LondonLady1980 · 23/11/2025 09:26

I have two boys aged 12 and 8 and I have never had anyone make a comment to me about not having a daughter, or asking if I wished I had one.

My sister has a daughter (who is 16), and they are inseparable, they have a really lovely and close relationship. However, my oldest son is inseparable from me, he’s my little shadow and I can’t imagine that changing.

Mother-child relationships aren’t determined by sex so I don’t think it really matters what sex children you have.

I am not close to my mother, I had a very dysfunctional relationship with her all through my childhood (and during my teen years and into my adulthood), so I’m actually I’m quite relieved that trying to navigate and form a ‘normal’ mother-daughter relationship isn’t something I’ve had to face.

elliejjtiny · 23/11/2025 09:34

I have 5 boys aged 11 to 19. I still get all the stupid comments. Tbh the worst ones are the people who tell me I'm lucky because boys are so much easier/cheaper.

Thisismyalterego · 23/11/2025 12:30

My mum only wanted girls and she got her wish. But, like some pps, I really only have anything to do with her out of a feeling of obligation. I am too different to her ideal daughter.
I have two sons. They are amazing. We have always been close, though not in each others pockets. They are now adults and have their own homes and families. My two dils are great, very different to each other but we all get on so well and love spending time together, in fact, at their instigation, we all spent a wonderful week away on holiday this summer and they've all said they'd like to do it again. I am also very lucky to have two beautiful dgs. Anyone who thinks boys are less loving than girls, hasn't been on the receiving end of the hugs and live we get from our family.
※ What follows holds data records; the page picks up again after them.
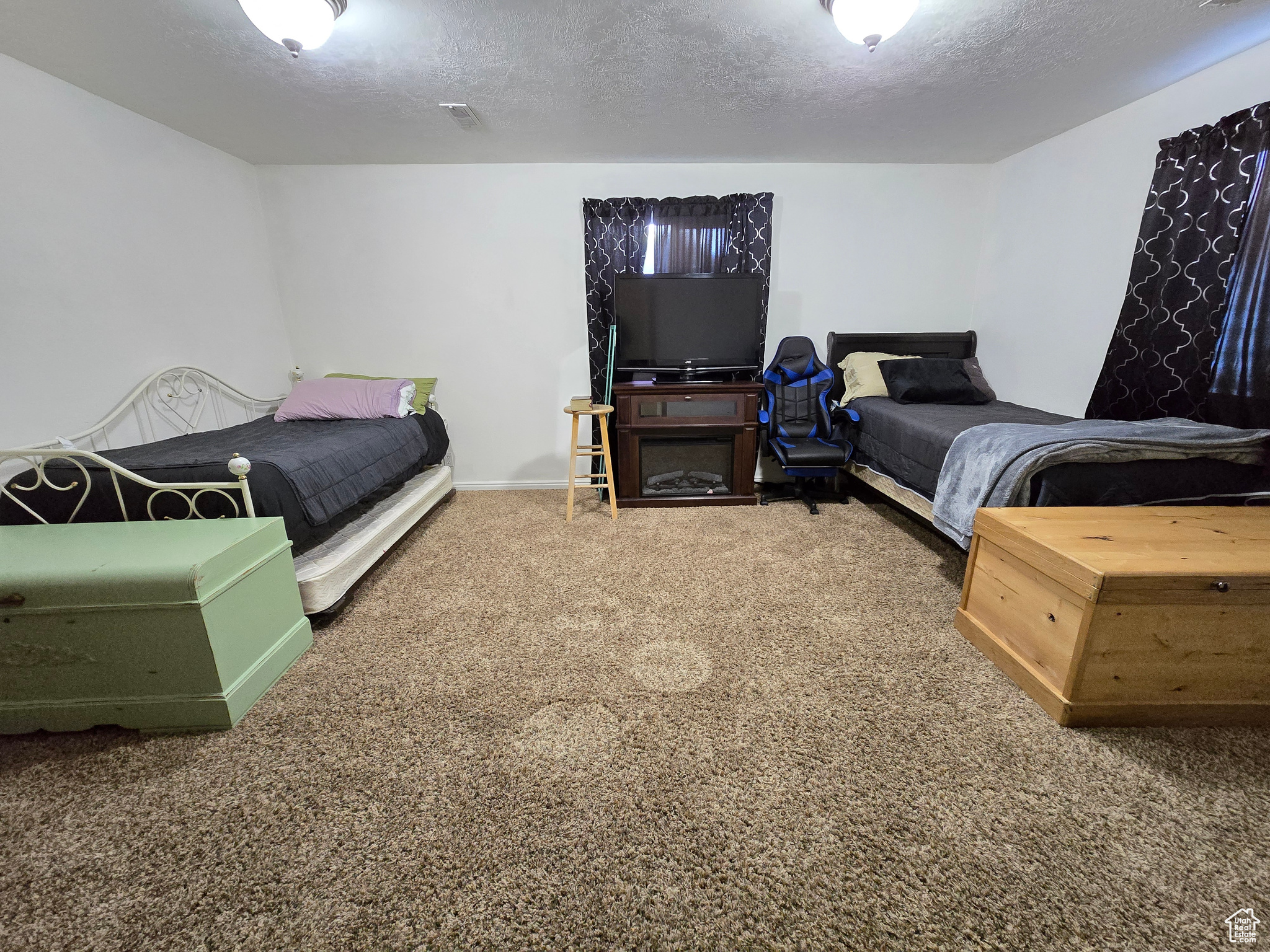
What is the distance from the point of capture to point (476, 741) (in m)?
1.37

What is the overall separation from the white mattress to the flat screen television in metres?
1.61

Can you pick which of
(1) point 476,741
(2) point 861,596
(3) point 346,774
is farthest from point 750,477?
(3) point 346,774

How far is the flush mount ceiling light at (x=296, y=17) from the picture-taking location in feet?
4.98

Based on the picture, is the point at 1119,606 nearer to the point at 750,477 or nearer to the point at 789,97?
the point at 750,477

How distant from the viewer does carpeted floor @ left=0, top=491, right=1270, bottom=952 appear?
94 centimetres

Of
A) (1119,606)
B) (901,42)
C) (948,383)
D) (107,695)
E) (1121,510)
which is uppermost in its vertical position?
(901,42)

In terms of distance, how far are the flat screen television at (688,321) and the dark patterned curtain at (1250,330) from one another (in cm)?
218

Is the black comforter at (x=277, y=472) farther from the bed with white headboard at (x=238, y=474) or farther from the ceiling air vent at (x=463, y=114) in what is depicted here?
the ceiling air vent at (x=463, y=114)

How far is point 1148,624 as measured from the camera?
1320 millimetres

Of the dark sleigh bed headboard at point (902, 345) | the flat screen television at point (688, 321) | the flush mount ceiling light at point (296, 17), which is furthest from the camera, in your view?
the dark sleigh bed headboard at point (902, 345)

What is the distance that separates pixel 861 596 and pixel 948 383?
185 centimetres

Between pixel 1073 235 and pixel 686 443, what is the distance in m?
2.60

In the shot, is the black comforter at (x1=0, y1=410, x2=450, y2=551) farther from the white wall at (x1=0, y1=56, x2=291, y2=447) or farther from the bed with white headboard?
the white wall at (x1=0, y1=56, x2=291, y2=447)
I do think we are very lucky, but I don't think our experience is unique.

pinkstripeycat · 24/11/2025 20:17

No one has ever commented on me having only boys or asked me questions or commented on me not having a girl.
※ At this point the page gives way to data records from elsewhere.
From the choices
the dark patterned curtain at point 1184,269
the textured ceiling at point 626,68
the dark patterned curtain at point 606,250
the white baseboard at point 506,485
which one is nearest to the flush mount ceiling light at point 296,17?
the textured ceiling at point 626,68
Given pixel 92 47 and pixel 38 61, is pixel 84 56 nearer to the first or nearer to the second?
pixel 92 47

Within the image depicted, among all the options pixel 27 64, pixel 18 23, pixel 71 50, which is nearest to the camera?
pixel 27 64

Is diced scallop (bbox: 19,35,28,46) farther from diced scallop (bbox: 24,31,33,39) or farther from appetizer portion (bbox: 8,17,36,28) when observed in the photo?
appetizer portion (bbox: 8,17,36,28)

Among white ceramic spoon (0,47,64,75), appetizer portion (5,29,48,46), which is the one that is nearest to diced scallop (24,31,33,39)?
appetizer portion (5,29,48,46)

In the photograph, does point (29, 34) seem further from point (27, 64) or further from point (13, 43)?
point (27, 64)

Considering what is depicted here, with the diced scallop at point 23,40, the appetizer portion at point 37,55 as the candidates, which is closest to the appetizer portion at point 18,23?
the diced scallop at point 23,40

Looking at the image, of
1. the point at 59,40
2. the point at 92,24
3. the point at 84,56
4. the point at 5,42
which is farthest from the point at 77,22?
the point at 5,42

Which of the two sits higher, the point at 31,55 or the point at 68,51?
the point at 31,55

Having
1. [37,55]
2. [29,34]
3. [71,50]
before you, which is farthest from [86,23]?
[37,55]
herbalteabag · 24/11/2025 20:34

I have two boys. One is an adult and one is almost an adult. Eldest has moved out but he has always been very chatty and he still is, he calls me a lot and talks for ages.

DoubleYellows · 24/11/2025 20:36

pinkstripeycat · 24/11/2025 20:17

No one has ever commented on me having only boys or asked me questions or commented on me not having a girl.

It had never occurred to me that anyone would, until, when I had the 18 week scan and found I was expecting DS (whom we knew would be our only child), my two nice, apparently sane SILs both, separately, condoled with me, sort of patting my hand and ‘There, there’ ing. I was totally confused as I hadn’t had the slightest sex preference, but over time I figured out that both of them had been obsessed with ‘getting their girl’. They were a lot older so I hadn’t been on the scene when they were having their babies, but the reason one had three children and the other had four was because they’d both had boys to start with and apparently had to keep going. They thought every woman secretly felt like this and that I was in denial or being ‘terribly brave’.